Appel solennel aux élus
L’année 2013 constituera un tournant dans la politique des transports en France.
Souvenons-nous que fin 2012 le gouvernement socialiste nouvellement issu des urnes lançait une large réflexion sur la
pertinence d’un SNIT (Schéma National d’Infrastructures de Transports) bâti par l’ancien gouvernement.
Cette analyse, au cœur de la mission confiée à la Commission Mobilité 21, déboucha sur le rapport présenté à mi-2013 dont les conclusions principales préconisaient
une hiérarchisation des quelques 70 projets initiaux du SNIT avec une priorisation pour la rénovation du réseau ferré existant face à une
inflation de projets de lignes à grande vitesse (LGV).
Si la Commission n’écartait pas totalement un investissement limité dans de telles infrastructures (LGV), elle
l’accompagnait de conditions précises quant à la mise en place par l’Etat de ressources financières pérennes.
Ainsi dans le scénario n°1(financement compris entre 8 et 10
milliards d’euros) les LGV du GPSO (tronçon Bordeaux-Toulouse) ne figuraient qu’en seconde priorité soit, au mieux à l’horizon
2030-2050.
Il faudrait se situer dans le scénario n°2 (financement compris entre 28 et 30 milliards d’euros), et en
seconde priorité, pour voir apparaître la LGV Bordeaux-Hendaye.
Les termes de ce rapport pouvaient être considérés comme réalistes et frappés au sceau du bon sens économique dans la
hiérarchisation préconisée et l’évaluation de la capacité financière d’un Etat sous contrainte de crise économique durable.
Néanmoins, dés juillet 2013, le Premier Ministre choisissait le scénario n°2 avec un plan prévisionnel d’investissement
de 5 milliards/an pour les transports, tous modes confondus.
Il précisait toutefois le 9 juillet 2013 que les quelques 30 milliards d’euros associés à ce scénario s’entendaient
« tous financeurs confondus ».
On devait comprendre que, pour le ferroviaire, au-delà des financements « étatiques » propres venant de RFF
(Réseau Ferré de France) et de l’AFITF (Agence de financement des infrastructures de France), les autres « co-financeurs » (collectivités territoriales, Europe…) seraient appelés à
contribuer financièrement, notamment au travers des contrats de plan Etat-Régions pour 2014-2020 et que la première priorité du gouvernement était « d’améliorer les services et les
réseaux existants ».

:: Consigne A ::
Recopiez à l'identique, s'il vous plaît, tout le passage du texte sur la politique des transports allant de « Si la Commission » jusqu'à « crise économique durable. ».
Le texte et les entrées n'ont aucun lien entre eux.

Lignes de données
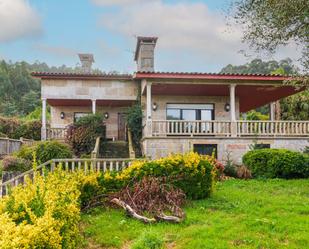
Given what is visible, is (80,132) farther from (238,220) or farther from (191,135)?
(238,220)

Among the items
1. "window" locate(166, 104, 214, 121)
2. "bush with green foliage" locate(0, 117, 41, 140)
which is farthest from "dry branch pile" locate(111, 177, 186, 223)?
"bush with green foliage" locate(0, 117, 41, 140)

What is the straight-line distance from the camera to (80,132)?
22219 millimetres

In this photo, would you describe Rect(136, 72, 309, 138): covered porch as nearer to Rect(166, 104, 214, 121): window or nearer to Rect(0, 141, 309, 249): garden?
Rect(166, 104, 214, 121): window

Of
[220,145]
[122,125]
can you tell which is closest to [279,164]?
[220,145]

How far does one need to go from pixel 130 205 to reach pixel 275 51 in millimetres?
6966

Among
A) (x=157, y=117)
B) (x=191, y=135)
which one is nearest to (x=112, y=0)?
(x=191, y=135)

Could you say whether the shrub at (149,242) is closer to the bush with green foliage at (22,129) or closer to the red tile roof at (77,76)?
the red tile roof at (77,76)

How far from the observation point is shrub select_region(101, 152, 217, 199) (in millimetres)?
11602

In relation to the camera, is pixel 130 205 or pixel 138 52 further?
pixel 138 52

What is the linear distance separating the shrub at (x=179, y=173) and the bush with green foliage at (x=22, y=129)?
20.0m

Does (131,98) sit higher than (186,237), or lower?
higher

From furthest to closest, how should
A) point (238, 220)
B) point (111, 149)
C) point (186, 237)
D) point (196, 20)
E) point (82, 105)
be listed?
point (82, 105) → point (111, 149) → point (196, 20) → point (238, 220) → point (186, 237)

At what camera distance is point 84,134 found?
22.1m

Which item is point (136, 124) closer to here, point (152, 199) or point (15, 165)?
point (15, 165)
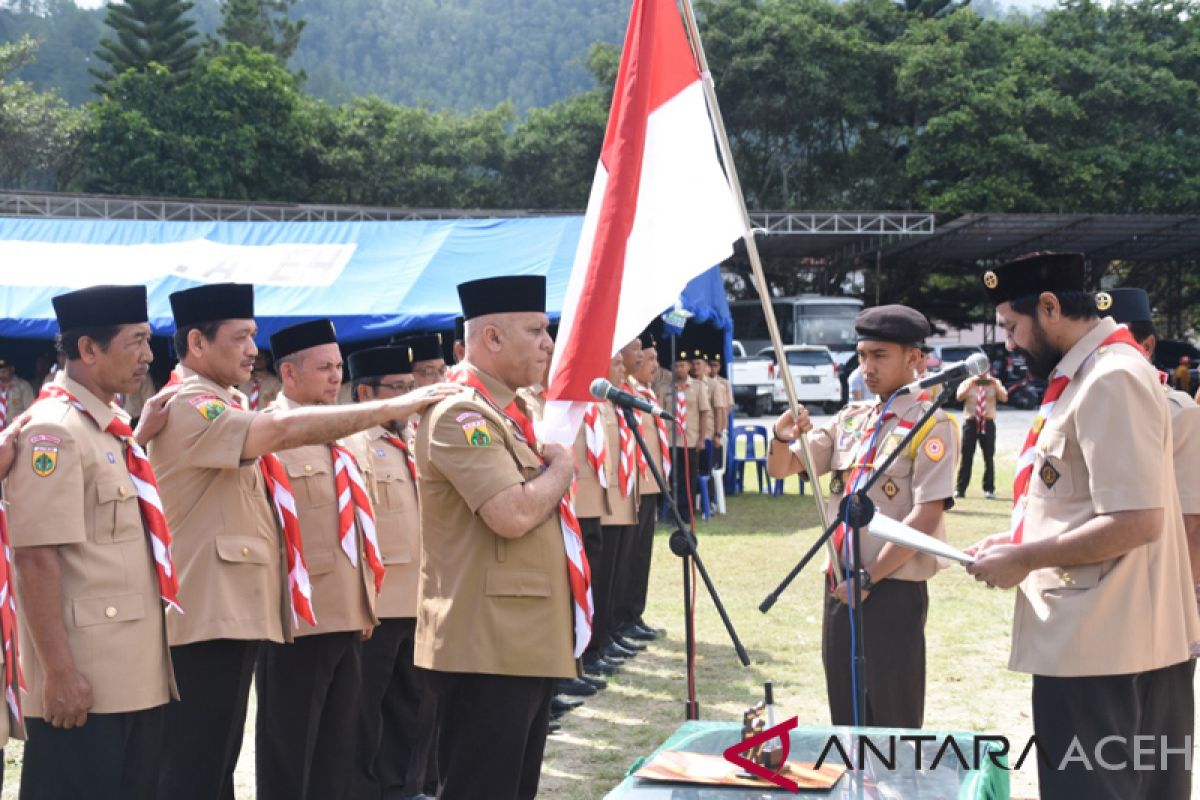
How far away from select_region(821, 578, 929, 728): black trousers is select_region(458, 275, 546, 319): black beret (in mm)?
1669

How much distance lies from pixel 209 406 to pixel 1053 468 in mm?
2620

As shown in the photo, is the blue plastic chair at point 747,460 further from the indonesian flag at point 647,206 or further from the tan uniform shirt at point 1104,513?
the tan uniform shirt at point 1104,513

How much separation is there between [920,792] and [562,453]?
149 centimetres

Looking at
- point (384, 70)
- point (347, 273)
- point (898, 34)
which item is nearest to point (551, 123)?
point (898, 34)

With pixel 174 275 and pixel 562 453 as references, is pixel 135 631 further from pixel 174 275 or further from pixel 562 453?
pixel 174 275

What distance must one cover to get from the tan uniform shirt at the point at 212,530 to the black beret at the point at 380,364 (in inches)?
60.5

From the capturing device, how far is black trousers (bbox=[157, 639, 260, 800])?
4.07 m

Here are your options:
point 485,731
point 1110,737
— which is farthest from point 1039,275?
point 485,731

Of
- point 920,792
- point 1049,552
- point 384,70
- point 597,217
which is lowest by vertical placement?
point 920,792

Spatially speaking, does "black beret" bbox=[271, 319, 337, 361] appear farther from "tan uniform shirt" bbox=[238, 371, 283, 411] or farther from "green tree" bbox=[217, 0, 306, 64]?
"green tree" bbox=[217, 0, 306, 64]

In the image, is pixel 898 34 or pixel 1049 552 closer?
pixel 1049 552

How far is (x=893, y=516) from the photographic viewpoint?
4617mm

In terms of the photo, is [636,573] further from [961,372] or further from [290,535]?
[961,372]

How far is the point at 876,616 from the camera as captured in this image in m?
4.59
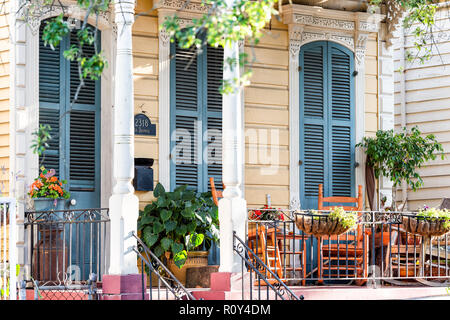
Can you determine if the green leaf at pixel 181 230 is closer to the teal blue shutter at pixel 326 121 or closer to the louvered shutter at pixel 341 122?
the teal blue shutter at pixel 326 121

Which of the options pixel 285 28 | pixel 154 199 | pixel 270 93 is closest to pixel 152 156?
pixel 154 199

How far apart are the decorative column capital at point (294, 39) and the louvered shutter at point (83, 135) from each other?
275cm

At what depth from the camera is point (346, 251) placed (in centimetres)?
967

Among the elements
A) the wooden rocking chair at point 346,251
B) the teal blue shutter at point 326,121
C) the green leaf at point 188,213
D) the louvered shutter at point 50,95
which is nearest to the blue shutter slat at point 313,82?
the teal blue shutter at point 326,121

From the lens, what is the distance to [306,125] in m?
11.8

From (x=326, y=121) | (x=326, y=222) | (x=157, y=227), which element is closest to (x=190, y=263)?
(x=157, y=227)

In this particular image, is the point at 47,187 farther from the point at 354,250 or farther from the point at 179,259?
the point at 354,250

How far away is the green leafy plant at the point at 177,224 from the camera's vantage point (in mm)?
9992

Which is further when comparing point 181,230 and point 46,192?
point 181,230

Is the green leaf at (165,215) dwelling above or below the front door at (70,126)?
below

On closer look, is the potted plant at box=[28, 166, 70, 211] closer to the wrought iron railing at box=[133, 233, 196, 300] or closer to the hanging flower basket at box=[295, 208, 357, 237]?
the wrought iron railing at box=[133, 233, 196, 300]

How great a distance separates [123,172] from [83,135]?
2.01m

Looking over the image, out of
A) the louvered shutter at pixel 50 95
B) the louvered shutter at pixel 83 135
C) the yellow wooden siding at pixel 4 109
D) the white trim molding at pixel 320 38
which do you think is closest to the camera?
the yellow wooden siding at pixel 4 109
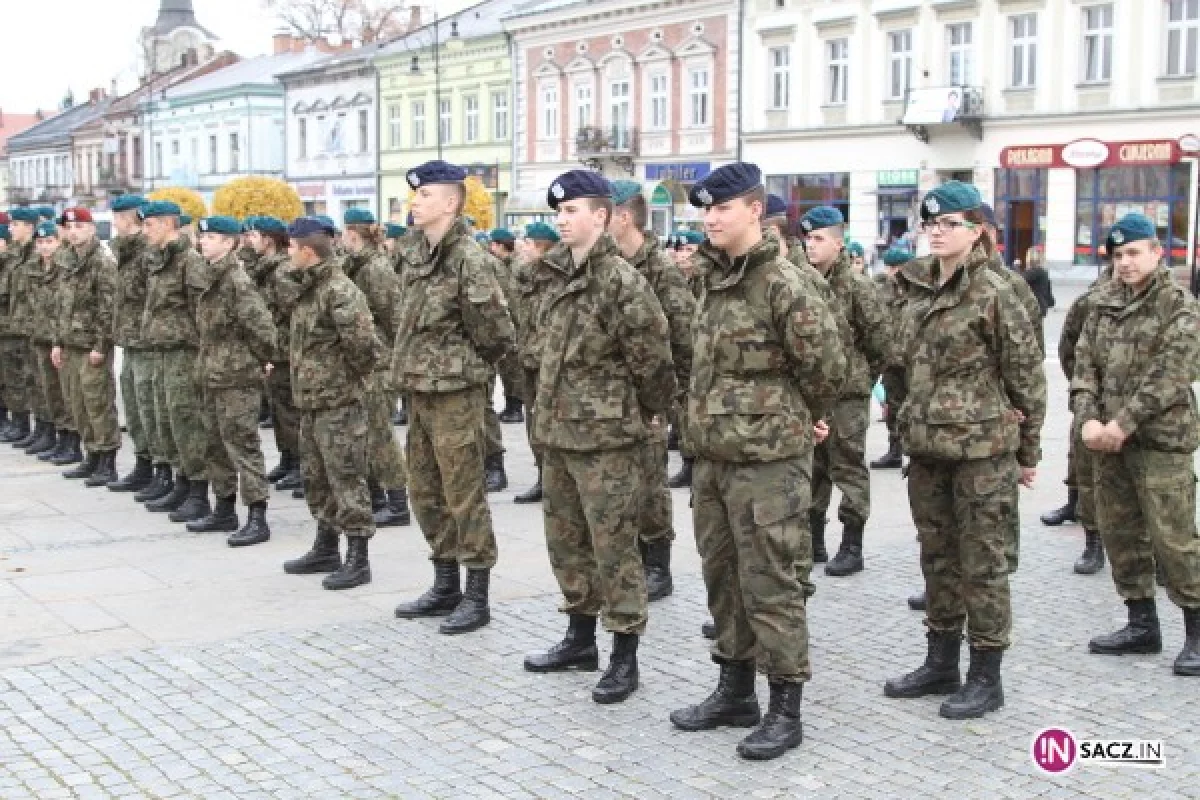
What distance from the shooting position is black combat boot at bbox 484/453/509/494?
1167cm

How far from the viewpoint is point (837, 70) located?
3991 centimetres

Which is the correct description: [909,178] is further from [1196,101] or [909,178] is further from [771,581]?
[771,581]

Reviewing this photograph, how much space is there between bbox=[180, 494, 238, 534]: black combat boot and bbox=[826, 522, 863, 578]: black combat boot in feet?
13.2

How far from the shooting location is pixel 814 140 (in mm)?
40562

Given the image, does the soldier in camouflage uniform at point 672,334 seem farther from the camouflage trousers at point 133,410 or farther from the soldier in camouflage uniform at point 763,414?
the camouflage trousers at point 133,410

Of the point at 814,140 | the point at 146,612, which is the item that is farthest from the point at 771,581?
the point at 814,140

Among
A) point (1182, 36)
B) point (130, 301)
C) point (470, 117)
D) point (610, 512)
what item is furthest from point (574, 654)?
point (470, 117)

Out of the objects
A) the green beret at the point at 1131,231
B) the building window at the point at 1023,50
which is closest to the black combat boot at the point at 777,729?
the green beret at the point at 1131,231

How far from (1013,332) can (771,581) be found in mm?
1468

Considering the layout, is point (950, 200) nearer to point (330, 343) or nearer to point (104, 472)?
point (330, 343)

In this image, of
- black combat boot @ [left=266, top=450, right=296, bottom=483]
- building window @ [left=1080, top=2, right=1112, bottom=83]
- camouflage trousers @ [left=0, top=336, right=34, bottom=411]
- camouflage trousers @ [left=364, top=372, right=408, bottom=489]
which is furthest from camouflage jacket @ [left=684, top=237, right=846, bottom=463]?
building window @ [left=1080, top=2, right=1112, bottom=83]

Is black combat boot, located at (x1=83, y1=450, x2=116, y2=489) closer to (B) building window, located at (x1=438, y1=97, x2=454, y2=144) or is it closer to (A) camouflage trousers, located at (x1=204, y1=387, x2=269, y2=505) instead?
(A) camouflage trousers, located at (x1=204, y1=387, x2=269, y2=505)

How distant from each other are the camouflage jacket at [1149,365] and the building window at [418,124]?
165ft

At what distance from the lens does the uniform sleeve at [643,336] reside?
244 inches
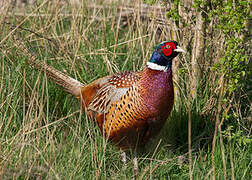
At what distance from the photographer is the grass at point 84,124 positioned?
302 centimetres

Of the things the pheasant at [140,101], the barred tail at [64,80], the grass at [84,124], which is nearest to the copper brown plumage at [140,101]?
the pheasant at [140,101]

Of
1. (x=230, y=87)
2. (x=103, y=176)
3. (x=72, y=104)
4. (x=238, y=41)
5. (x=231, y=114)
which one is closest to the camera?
(x=103, y=176)

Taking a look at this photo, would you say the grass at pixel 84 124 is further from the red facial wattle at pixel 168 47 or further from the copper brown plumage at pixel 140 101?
the red facial wattle at pixel 168 47

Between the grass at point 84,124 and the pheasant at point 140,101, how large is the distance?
0.16m

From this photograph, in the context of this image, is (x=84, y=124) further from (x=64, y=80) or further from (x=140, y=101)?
(x=140, y=101)

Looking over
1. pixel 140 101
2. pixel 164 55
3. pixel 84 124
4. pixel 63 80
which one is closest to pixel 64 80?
pixel 63 80

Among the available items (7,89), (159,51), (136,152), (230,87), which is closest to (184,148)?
(136,152)

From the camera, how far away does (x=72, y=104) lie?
13.7 ft

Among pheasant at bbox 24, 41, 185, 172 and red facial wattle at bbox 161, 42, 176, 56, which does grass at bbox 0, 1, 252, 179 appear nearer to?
pheasant at bbox 24, 41, 185, 172

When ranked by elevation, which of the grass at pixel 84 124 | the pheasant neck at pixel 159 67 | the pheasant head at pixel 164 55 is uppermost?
the pheasant head at pixel 164 55

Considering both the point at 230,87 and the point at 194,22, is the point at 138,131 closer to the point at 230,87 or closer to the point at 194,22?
the point at 230,87

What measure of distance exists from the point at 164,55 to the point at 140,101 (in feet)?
1.42

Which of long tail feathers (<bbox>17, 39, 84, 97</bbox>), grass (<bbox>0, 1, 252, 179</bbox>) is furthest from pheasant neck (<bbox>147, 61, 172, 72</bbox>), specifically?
long tail feathers (<bbox>17, 39, 84, 97</bbox>)

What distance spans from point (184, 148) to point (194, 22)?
3.88 ft
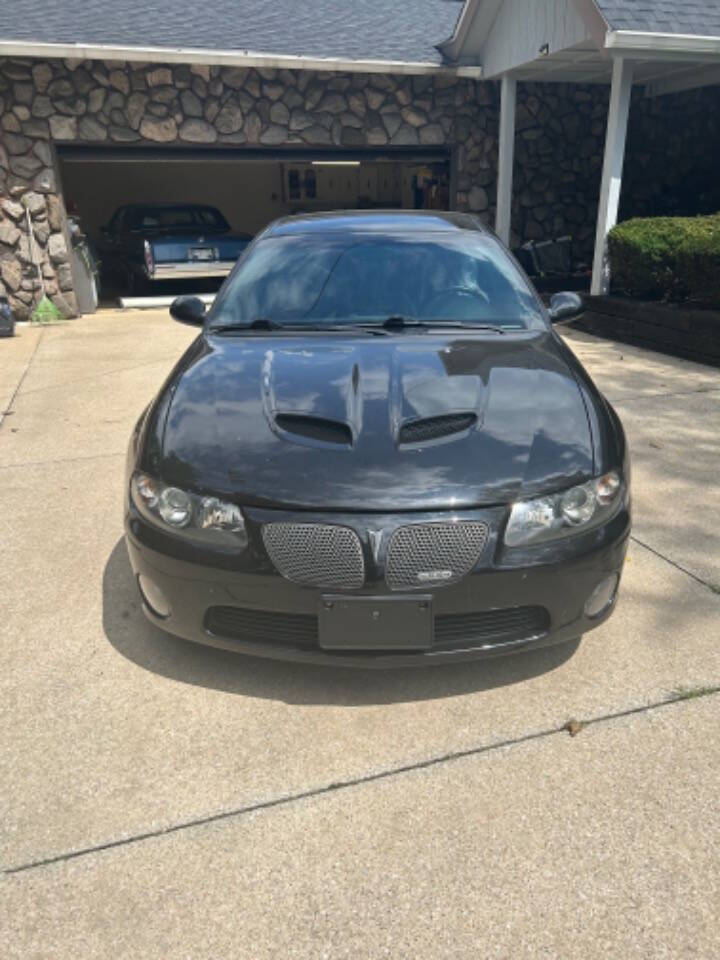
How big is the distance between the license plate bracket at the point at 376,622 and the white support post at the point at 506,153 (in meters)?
9.41

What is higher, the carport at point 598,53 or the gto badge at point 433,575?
the carport at point 598,53

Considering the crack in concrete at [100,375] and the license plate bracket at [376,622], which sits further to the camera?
the crack in concrete at [100,375]

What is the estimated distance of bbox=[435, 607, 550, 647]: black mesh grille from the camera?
2.25 m

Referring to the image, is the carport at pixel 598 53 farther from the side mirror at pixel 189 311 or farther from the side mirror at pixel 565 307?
the side mirror at pixel 189 311

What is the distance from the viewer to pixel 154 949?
1.64 meters

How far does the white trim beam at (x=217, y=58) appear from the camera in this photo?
9375mm

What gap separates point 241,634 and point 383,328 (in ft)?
5.16

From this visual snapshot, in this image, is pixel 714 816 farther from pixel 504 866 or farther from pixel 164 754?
pixel 164 754

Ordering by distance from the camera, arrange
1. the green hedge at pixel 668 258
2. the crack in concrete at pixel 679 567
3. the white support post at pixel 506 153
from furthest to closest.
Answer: the white support post at pixel 506 153 < the green hedge at pixel 668 258 < the crack in concrete at pixel 679 567

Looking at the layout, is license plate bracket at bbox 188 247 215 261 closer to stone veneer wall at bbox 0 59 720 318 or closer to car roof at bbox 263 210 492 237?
stone veneer wall at bbox 0 59 720 318

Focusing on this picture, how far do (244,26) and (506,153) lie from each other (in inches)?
182

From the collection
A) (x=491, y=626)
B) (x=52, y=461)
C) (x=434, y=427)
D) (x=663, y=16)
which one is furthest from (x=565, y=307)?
(x=663, y=16)

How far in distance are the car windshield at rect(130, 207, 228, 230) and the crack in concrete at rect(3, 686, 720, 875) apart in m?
12.8

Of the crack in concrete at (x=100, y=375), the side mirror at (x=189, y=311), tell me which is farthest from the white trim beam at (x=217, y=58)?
the side mirror at (x=189, y=311)
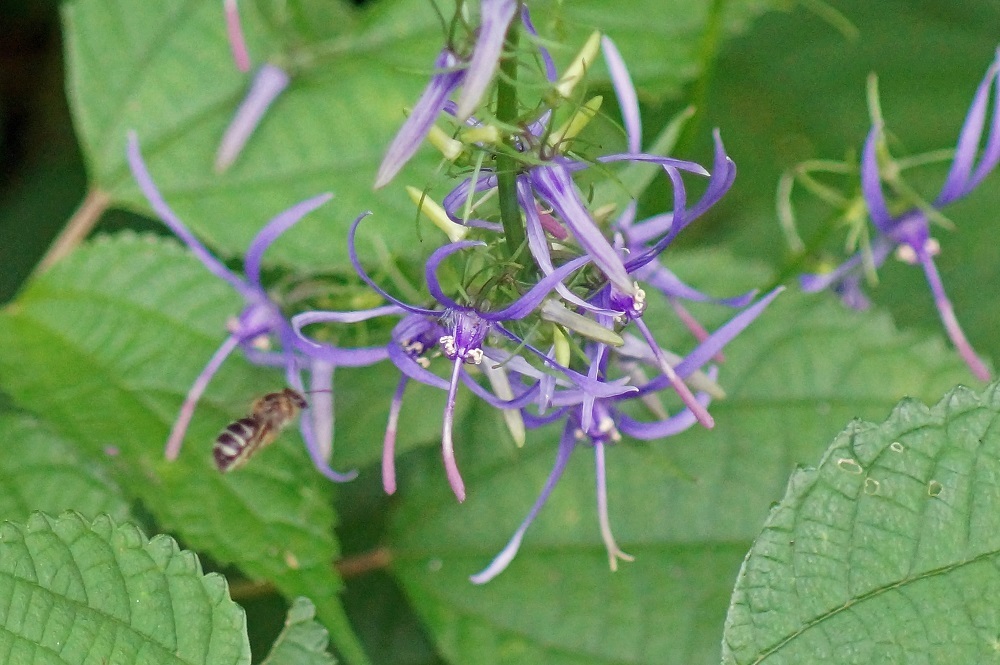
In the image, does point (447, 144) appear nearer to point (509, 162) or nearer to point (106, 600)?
point (509, 162)

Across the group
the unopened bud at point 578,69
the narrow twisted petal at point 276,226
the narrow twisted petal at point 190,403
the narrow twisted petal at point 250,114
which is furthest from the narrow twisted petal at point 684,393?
the narrow twisted petal at point 250,114

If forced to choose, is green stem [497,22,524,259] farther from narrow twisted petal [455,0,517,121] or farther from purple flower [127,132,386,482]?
purple flower [127,132,386,482]

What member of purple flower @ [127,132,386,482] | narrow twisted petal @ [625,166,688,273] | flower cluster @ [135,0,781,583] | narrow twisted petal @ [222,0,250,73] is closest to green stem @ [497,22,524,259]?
flower cluster @ [135,0,781,583]

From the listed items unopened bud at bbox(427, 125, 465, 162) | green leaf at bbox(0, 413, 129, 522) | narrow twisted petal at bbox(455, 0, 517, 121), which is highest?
narrow twisted petal at bbox(455, 0, 517, 121)

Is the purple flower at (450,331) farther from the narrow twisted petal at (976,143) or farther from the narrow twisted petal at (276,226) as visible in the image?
the narrow twisted petal at (976,143)

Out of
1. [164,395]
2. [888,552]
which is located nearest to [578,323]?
[888,552]

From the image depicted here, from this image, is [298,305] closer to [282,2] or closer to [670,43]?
[282,2]

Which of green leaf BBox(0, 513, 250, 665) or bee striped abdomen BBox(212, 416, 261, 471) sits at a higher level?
bee striped abdomen BBox(212, 416, 261, 471)
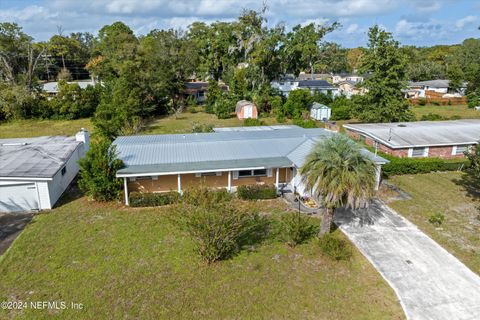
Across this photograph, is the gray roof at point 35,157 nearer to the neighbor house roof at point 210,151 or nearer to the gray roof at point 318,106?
the neighbor house roof at point 210,151

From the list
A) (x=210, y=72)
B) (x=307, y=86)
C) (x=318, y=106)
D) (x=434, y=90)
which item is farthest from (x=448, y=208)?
(x=434, y=90)

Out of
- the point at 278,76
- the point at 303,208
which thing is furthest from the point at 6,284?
the point at 278,76

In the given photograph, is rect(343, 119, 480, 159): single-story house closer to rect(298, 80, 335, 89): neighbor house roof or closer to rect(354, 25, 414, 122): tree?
rect(354, 25, 414, 122): tree

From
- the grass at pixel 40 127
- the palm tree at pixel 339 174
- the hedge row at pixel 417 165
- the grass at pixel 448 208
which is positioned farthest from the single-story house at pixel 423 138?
the grass at pixel 40 127

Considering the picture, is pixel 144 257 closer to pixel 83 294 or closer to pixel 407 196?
pixel 83 294

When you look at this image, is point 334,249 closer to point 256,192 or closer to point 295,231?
point 295,231

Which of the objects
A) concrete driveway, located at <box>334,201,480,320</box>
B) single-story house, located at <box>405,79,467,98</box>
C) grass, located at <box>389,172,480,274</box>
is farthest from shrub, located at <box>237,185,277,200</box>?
single-story house, located at <box>405,79,467,98</box>
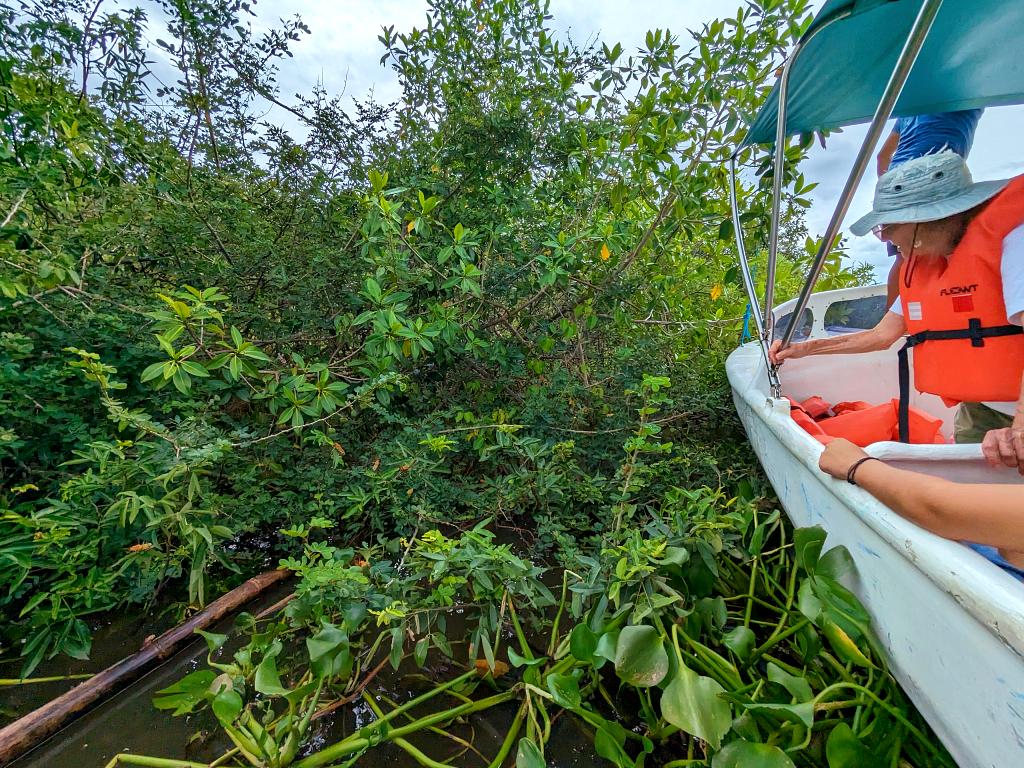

:: Consigne B ::
Rassemblez toutes les lignes des entrées qui contiennent le mot « shirt ».

:: Solution rédigée A ::
Si la Commission n’écartait pas totalement un investissement limité dans de telles infrastructures (LGV), elle
l’accompagnait de conditions précises quant à la mise en place par l’Etat de ressources financières pérennes.
Ainsi dans le scénario n°1(financement compris entre 8 et 10
milliards d’euros) les LGV du GPSO (tronçon Bordeaux-Toulouse) ne figuraient qu’en seconde priorité soit, au mieux à l’horizon
2030-2050.
Il faudrait se situer dans le scénario n°2 (financement compris entre 28 et 30 milliards d’euros), et en
seconde priorité, pour voir apparaître la LGV Bordeaux-Hendaye.
Les termes de ce rapport pouvaient être considérés comme réalistes et frappés au sceau du bon sens économique dans la
hiérarchisation préconisée et l’évaluation de la capacité financière d’un Etat sous contrainte de crise économique durable.

:: Solution rédigée B ::
As shown in the photo, is the blue plastic chair at point 747,460 further from the indonesian flag at point 647,206 or further from the tan uniform shirt at point 1104,513?
the tan uniform shirt at point 1104,513
What distance must one cover to get from the tan uniform shirt at the point at 212,530 to the black beret at the point at 380,364 (in inches)?
Spatially speaking, does "black beret" bbox=[271, 319, 337, 361] appear farther from "tan uniform shirt" bbox=[238, 371, 283, 411] or farther from "green tree" bbox=[217, 0, 306, 64]?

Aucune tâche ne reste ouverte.